Pour l'acquéreur, débirentier

Pour l'acquéreur, débirentier

Rapport du 119e Congrès des notaires de France - Dernière date de mise à jour le 31 janvier 2023

L'impôt sur le revenu

– L'interdiction de déduire la rente. – Bien que la rente soit taxée entre les mains du vendeur, l'acquéreur ne peut pas déduire de son revenu imposable le montant versé à ce titre, la rente étant constituée à titre onéreux. Une obligation déclarative pèse cependant sur l'acquéreur. Chaque année, il doit remplir un imprimé spécial indiquant l'identité du bénéficiaire de la rente et le montant des sommes payées au cours de l'année précédente. À défaut, il est passible d'une amende619.

L'impôt sur la plus-value

– La détermination de la valeur d'acquisition. – En cas de revente du bien acquis en viager, sauf cas d'exonération évoqués plus haut, le débirentier est imposé sur la plus-value réalisée. La difficulté réside dans le fait que le prix d'acquisition retenu pour déterminer la plus-value n'est pas le prix fixé dans l'acte d'achat.
– Vente après le décès du crédirentier. – Le décès du crédirentier, ou du bénéficiaire de la réversion si la rente était stipulée réversible, entraîne l'arrêt du paiement de la rente. Le débirentier dispose d'une option pour la détermination de la valeur d'acquisition. Soit il retient comme valeur d'acquisition le montant du bouquet augmenté de la somme des rentes versées. Soit il retient la valeur de capitalisation de la rente indiquée dans l'acte d'achat. Si le débirentier a versé au crédirentier une somme supérieure à la valeur de capitalisation, la première option sera évidemment plus favorable et plus juste.
– Vente avant le décès du crédirentier. – Si la vente intervient avant le décès du crédirentier, la valeur d'acquisition est égale au montant du bouquet augmenté de la valeur du capital représentatif de la rente tel qu'établi lors de l'acquisition. Toutefois, le débirentier peut demander à retenir comme valeur d'acquisition la somme du bouquet, des rentes versées et du capital représentatif de la rente restant à verser au moment de la revente.

Les impôts locaux

– Taxe foncière. – Si le vendeur s'est réservé le seul droit d'usage et d'habitation, l'acquéreur doit s'acquitter de la taxe foncière. Même si le vendeur conserve l'usufruit du bien, la taxe foncière peut être mise à la charge de l'acquéreur contractuellement, par dérogation à l'article 608 du Code civil.
– Taxe d'habitation. – Le viager étant « occupé », l'acquéreur acquittera la taxe d'habitation une fois les lieux libérés par le vendeur titulaire du droit d'usage et d'habitation ou suite au décès du vendeur usufruitier, à condition d'occuper le bien lui-même.
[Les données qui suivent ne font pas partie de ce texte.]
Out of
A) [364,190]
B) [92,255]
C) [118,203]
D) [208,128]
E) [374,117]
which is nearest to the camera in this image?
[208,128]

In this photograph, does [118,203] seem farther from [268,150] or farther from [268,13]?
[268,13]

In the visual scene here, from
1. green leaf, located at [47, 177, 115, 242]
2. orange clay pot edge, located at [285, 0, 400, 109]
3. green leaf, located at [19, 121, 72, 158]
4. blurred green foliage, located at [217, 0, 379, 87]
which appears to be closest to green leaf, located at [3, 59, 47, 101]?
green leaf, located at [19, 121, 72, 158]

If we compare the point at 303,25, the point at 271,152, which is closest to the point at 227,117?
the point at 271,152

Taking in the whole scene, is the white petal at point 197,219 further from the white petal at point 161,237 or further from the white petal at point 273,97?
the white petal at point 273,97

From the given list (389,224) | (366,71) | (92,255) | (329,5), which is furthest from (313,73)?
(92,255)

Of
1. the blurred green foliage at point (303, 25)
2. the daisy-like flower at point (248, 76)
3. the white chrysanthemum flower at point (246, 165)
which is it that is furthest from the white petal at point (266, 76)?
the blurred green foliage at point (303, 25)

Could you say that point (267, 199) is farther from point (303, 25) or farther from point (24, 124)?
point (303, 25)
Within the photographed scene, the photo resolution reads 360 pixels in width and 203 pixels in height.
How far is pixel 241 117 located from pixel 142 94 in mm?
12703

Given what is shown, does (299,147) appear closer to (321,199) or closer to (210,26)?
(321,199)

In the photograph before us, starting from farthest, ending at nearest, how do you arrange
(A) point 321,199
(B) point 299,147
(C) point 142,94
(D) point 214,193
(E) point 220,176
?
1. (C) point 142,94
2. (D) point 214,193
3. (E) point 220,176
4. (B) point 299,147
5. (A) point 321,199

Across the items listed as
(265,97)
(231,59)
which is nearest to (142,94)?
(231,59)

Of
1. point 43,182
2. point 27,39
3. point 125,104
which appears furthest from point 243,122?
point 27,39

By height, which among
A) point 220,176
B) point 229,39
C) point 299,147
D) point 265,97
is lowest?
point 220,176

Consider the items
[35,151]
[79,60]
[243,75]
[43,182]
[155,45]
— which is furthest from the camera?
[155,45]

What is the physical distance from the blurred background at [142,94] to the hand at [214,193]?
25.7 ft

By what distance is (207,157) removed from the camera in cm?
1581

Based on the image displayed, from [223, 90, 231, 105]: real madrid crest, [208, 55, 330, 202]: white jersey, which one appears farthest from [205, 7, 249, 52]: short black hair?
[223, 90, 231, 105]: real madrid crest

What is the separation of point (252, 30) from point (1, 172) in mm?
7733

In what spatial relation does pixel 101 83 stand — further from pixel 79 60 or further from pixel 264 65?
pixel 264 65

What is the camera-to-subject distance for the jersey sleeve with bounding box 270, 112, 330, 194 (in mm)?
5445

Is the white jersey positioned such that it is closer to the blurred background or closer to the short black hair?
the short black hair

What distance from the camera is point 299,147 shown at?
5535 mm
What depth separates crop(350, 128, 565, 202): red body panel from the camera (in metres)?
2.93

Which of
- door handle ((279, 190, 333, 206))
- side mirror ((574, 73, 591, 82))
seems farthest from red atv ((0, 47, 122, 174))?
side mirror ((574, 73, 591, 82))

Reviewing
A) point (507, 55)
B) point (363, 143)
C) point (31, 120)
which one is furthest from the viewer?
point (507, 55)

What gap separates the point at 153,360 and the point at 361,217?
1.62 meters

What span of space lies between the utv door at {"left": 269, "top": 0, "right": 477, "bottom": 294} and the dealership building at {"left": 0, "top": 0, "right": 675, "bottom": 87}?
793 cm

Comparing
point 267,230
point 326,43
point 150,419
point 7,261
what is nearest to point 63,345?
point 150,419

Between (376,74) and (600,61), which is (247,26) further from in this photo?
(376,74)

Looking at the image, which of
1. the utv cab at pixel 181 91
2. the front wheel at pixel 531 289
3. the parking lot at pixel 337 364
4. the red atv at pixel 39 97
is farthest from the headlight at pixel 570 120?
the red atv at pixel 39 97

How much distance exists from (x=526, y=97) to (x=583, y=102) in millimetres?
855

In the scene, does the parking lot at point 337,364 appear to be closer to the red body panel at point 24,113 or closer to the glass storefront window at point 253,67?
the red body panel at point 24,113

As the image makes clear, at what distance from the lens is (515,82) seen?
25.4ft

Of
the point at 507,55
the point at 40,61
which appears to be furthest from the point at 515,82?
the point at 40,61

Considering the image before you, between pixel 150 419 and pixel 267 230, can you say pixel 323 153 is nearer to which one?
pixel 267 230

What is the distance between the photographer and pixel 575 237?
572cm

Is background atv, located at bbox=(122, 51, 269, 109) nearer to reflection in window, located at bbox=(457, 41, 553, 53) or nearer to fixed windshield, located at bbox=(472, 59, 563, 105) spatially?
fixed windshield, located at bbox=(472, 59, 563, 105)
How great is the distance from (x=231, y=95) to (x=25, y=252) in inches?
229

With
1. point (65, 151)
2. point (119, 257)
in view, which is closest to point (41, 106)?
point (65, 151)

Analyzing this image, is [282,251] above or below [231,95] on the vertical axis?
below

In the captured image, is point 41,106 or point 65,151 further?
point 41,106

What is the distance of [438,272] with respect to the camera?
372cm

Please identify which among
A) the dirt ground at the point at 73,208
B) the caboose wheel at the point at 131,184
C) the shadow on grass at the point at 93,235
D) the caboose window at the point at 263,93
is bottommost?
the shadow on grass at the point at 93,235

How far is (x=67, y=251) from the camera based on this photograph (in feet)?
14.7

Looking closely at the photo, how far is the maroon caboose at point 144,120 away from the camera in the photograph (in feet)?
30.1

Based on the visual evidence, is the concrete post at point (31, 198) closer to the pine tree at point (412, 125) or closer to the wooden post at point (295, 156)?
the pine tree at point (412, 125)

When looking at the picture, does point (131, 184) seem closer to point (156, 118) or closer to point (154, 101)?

L'impôt sur la fortune immobilière (IFI)

Dans le cas d'un viager « occupé », l'acquéreur redevable de l'IFI déclare uniquement la valeur de son droit de nue-propriété. Au titre du passif, il pourra déduire la valeur de capitalisation de la rente.

Les droits de mutation

Lors de l'acquisition du bien, l'acquéreur doit s'acquitter des droits de mutation à titre onéreux au taux de droit commun620. S'agissant d'un viager « occupé », l'assiette des droits ne peut pas être la valeur du bien vendu.
– Vente de la nue-propriété. – Si le vendeur se réserve l'usufruit, l'assiette des droits est constituée par la valeur de la nue-propriété obligatoirement déterminée par application du barème de l'article 669, I du Code général des impôts.
– Vente avec réserve du droit d'usage et d'habitation. – Si le vendeur se réserve le droit d'usage et d'habitation, l'assiette des droits est constituée par la valeur du capital représentatif de la rente, augmentée du bouquet, sur laquelle est appliquée une décote621. Le recours au barème de l'article 669, I du Code général des impôts est possible mais non obligatoire, ne s'agissant pas d'un usufruit. Une autre méthode de calcul peut être utilisée, sous réserve du contrôle de l'administration fiscale. Une méthode consiste à multiplier le nombre d'années d'espérance de vie du crédirentier par la valeur locative du bien622.